Georg dachte einen Augenblick nach und schien um eine ehrliche Antwort bemüht zu sein. „Nein, war sie nicht nur. Ich hab sie gerne gehabt. Sie war witzig und man konnte sich gut mit ihr unterhalten. Wir sind auf einem Betriebsfest näher zusammen gekommen. Vorher kannten wir uns nur vom Sehen her. Bei der Feier saß sie neben mir, ich hatte mich an dem Tag gerade erst über einen Anruf von Hedwig geärgert. Sie hatte sich über Jonas beschwert, der sich im Kindergarten geweigert hatte, sein Butterbrot zu essen, nachdem es in den Sand gefallen war und darüber hatte eine der Erzieherinnen sich aufgeregt....ich meinte, ich hätte das Brot auch nicht mehr gegessen und sie warf mir vor, ich würde sie nicht in der Erziehung unterstützen. Jonas dürfe nicht immer negativ auffallen, da das auf sie zurück fallen würde....“
„Also war sie damals schon so wie heute,“ stellte Lucas fest. „Und dann hast du bei der Feier neben meiner Mutter gesessen?“
Georg nickte. „Ja, das war eine dieser vorgezogenen Weihnachtsfeiern, Ende November 1991. Sie war damals gerade zwanzig Jahre alt und hatte vor kurzem erst ihre Ausbildung beendet. Ich war bereits Mitte dreißig und eigentlich wäre sie zu jung für mich gewesen. Aber sie hielt mich wohl für ein wenig jünger....und dann haben wir uns den ganzen Abend über wirklich sehr nett unterhalten und Witze über alles mögliche gemacht. Mit ihr konnte man sehr gut lachen und ich hab sie dann anschließend mit dem Taxi nach Hause begleitet, ich selbst bin dann weiter gefahren.....“
Lucas'Vater schüttelte lächelnd den Kopf. „Am nächsten Tag war es ihr ein wenig peinlich, dass wir uns gegenseitig das „Du“ angeboten haben, aber ich bestand dann darauf, dass wir dabei bleiben sollten. Und dann hab ich sie spontan für den Abend zum Essen eingeladen. Ich wollte noch mal so ein paar schöne, entspannte Stunden verbringen. Das haben wir auch und da sind wir uns wirklich näher gekommen. Ihre Mutter war damals für ein paar Tage verreist und ich bin über Nacht geblieben....“
„Also war sie dir wirklich nicht nur gleichgültig?“, hackte Lucas nach. „Wärst du mit ihr zusammen geblieben, wenn es Hedwig und Jonas nicht gegeben hätte?“
Georg nickte zustimmend. „Vielleicht wäre ich das wirklich. Aber....auch so hätte ich sie nicht einfach so im Stich lassen dürfen....“
Sie saßen alle um Frau Hubers reich gedeckten Esstisch herum und genossen das gute Weihnachtsessen, lediglich Anna-Lena verschlief das Ereignis.
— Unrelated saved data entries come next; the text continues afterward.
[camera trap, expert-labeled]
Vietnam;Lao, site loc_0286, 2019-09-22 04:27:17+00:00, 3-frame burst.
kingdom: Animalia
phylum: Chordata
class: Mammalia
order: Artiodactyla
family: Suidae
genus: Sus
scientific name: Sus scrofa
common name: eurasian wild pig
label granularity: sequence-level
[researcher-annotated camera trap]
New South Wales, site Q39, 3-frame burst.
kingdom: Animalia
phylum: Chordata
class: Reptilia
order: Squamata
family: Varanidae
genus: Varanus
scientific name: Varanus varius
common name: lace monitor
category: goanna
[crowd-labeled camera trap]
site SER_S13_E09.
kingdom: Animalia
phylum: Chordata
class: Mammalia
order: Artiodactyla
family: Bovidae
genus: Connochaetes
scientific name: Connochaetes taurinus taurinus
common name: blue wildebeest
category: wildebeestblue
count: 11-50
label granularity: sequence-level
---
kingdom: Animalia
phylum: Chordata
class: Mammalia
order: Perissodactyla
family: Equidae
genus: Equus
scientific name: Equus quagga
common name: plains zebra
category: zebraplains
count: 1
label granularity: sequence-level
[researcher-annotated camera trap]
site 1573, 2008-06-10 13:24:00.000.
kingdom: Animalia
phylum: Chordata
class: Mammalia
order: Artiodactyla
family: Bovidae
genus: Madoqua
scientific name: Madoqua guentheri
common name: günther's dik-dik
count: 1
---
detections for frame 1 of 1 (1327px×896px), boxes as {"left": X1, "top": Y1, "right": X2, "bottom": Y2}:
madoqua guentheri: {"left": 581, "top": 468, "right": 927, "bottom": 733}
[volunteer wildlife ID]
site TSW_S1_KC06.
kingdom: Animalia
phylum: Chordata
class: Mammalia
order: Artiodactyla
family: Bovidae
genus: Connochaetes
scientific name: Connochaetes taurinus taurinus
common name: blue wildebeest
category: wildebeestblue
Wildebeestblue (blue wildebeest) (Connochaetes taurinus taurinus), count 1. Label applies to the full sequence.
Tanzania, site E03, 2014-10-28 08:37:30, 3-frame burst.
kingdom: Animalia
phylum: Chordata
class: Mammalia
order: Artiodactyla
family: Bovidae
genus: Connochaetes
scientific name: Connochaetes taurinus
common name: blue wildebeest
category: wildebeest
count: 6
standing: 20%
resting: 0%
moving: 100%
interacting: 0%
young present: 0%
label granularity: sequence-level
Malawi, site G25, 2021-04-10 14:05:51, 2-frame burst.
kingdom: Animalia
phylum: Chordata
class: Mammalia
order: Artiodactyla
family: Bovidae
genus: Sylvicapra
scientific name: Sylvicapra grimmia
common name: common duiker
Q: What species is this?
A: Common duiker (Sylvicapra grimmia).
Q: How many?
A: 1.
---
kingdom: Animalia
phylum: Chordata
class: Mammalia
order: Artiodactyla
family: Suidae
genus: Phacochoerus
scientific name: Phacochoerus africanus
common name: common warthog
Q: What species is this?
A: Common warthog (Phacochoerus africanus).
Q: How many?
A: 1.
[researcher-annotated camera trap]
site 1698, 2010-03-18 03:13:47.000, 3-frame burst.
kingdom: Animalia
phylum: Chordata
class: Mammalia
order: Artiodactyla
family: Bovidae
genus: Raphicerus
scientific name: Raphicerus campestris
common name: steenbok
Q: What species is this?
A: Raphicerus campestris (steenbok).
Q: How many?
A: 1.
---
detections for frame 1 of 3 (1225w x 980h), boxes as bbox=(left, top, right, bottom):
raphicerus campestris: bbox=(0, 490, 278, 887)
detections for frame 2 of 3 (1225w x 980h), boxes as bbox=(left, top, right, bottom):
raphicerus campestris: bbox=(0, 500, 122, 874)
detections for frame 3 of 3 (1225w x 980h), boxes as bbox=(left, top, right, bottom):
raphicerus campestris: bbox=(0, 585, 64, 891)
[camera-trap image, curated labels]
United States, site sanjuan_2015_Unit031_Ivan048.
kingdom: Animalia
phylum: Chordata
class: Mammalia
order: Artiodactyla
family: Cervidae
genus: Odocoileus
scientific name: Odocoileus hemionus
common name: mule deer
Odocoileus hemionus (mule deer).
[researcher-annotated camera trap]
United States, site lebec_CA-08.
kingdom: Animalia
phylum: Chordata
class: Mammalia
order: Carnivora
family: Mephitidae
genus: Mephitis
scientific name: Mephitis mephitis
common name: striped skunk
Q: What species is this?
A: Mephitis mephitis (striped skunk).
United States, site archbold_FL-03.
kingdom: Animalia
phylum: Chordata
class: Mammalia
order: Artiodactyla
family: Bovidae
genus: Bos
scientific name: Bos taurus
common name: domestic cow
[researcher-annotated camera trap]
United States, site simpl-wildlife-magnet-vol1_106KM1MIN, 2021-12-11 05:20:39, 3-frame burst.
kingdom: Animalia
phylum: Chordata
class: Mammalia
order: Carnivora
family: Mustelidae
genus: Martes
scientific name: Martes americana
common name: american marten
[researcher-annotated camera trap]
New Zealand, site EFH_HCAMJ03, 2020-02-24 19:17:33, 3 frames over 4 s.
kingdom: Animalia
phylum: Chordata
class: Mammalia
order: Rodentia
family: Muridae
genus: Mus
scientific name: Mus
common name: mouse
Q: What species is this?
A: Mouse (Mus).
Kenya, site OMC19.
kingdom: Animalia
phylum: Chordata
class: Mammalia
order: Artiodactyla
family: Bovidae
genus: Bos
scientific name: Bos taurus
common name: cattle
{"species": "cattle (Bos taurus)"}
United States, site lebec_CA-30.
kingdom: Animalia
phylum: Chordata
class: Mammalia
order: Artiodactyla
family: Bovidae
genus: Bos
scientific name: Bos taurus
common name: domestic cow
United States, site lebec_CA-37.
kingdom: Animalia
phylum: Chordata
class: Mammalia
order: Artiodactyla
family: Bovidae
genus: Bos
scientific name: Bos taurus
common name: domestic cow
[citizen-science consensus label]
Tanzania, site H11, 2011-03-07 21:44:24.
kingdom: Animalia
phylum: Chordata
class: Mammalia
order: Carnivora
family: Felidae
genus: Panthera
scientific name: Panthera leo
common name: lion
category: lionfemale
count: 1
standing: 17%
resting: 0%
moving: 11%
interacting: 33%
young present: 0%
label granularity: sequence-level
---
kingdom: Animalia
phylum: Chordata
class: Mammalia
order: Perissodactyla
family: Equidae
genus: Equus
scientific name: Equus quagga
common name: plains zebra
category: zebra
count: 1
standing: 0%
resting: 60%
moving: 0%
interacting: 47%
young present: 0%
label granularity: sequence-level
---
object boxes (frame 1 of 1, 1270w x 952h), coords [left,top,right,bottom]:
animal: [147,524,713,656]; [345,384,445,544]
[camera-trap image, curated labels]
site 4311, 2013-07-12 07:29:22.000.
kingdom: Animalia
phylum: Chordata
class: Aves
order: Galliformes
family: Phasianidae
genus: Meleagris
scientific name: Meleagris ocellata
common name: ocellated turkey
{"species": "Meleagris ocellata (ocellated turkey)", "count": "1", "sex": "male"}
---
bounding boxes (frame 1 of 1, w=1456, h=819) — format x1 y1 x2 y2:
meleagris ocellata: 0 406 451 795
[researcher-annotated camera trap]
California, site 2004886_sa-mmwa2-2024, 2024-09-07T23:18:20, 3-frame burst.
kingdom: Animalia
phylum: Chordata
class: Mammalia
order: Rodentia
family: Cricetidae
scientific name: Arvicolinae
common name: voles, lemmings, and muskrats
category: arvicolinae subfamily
Ihre Mutter hielt sie auf dem Arm und ging mit ihr im Raum herum. „Jetzt siehst du den schönen Baum gar nicht,“ sagte Britta leise zu ihrer kleinen Tochter und schenkte Dennis ein Lächeln. „Ich lege sie gleich hin. Aber nächstes Jahr werden wir schon auf sie aufpassen müssen, damit sie den Baum nicht umreißt.“
Auch Gerrit blickte lächelnd auf die Kleine und machte sich daran, ein paar Teller ab zu räumen. Zu seiner Überraschung stand Sebastian auf und half ihm dabei.
„Ich....mach das schon. Ich kann die auch mit einem Arm tragen.....“
Gemeinsam verließen sie den Raum und räumten die Teller in der Küche kurz darauf in die Spülmaschine.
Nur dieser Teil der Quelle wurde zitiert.